Did anyone try for this Halloween weekend bonus? $100 for completing 50 deliveries. 
I ran the numbers and it averaged out to be a little over 3 per hour, during required hours, a courier had to complete to get the bonus. Not an easy challenge.

If anyone did try for bonus I'd like to hear how.


----------



## KMANDERSON (Jul 19, 2015)

Showa50 said:


> Did anyone try for this Halloween weekend bonus? $100 for completing 50 deliveries.
> I ran the numbers and it averaged out to be a little over 3 per hour, during required hours, a courier had to complete to get the bonus. Not an easy challenge.
> 
> If anyone did try for bonus I'd like to hear how.
> ...


which is one is the most profitable doordash our postmates


----------



## Showa50 (Nov 30, 2014)

KMANDERSON said:


> which is one is the most profitable doordash our postmates


They seem to be both equal.


----------



## Yarddude11 (May 12, 2015)

I do better on Postmates. I just end up over at SMU. ?


----------



## KMANDERSON (Jul 19, 2015)

Yarddude11 said:


> I do better on Postmates. I just end up over at SMU. ?
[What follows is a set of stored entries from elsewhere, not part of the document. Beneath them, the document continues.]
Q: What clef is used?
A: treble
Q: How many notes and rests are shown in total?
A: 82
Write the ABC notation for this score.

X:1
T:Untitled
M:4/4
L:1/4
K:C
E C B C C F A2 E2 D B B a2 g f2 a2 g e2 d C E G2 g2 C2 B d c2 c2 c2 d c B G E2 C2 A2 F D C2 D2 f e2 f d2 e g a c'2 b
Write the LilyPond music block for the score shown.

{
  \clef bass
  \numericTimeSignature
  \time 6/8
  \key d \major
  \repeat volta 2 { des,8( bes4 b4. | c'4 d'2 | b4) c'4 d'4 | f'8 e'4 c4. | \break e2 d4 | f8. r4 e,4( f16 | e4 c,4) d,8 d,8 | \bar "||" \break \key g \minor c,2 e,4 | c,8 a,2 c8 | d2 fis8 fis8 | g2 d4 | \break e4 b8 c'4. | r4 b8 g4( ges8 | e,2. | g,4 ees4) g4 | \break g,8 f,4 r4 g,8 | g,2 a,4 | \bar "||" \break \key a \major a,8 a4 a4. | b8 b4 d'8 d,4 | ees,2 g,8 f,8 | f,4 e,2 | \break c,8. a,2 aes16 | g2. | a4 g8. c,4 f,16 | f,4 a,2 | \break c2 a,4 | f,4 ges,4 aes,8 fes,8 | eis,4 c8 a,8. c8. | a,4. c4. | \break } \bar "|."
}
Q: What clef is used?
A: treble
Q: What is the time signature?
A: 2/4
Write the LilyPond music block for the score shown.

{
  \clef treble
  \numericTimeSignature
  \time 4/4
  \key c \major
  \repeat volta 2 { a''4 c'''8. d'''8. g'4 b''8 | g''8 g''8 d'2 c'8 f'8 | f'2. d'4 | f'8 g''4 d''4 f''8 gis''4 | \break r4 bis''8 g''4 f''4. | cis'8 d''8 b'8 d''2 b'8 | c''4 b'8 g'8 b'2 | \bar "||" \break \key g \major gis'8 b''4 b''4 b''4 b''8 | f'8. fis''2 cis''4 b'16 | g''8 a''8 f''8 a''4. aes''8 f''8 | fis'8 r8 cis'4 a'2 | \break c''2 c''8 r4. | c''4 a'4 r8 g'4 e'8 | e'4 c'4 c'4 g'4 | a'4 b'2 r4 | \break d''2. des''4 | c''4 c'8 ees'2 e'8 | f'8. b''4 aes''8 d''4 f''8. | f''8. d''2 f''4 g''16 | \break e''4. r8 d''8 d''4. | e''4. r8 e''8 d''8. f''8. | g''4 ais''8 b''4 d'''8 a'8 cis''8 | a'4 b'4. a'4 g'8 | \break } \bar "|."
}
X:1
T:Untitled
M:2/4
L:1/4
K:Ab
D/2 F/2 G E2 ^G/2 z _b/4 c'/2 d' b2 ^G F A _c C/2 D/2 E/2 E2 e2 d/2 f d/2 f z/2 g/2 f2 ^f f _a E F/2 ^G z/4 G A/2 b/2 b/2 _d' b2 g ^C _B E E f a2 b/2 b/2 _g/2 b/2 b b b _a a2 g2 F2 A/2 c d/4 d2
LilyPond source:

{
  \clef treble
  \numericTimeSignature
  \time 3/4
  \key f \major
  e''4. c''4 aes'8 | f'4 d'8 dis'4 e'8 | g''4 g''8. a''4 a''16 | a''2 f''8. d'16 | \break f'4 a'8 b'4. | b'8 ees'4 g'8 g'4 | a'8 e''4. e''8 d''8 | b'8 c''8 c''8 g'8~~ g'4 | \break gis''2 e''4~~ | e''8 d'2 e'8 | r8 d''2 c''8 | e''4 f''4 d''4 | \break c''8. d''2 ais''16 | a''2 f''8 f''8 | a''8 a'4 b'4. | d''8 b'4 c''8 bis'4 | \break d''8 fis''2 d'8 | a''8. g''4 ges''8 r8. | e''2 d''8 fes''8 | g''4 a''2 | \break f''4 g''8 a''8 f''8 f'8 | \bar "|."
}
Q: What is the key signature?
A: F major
how is postmates is dallas can you make as much as uber our lyft


----------



## Yarddude11 (May 12, 2015)

Considering how many drivers Uber has hired. Yes. I just wish they would open up areas north of 635


----------



## KMANDERSON (Jul 19, 2015)

I need to do a week of doordash just to see if it the same type of money as rideshare in the Dallas market.


----------



## KMANDERSON (Jul 19, 2015)

need to get to one of those postmates onboarding.Just never have the time cause of my full time job


----------



## Yarddude11 (May 12, 2015)

If you jump on during Uber/Lyft slow times it works well. Just try to stay away from SMU. They do not tip.......anyone.......ever!


----------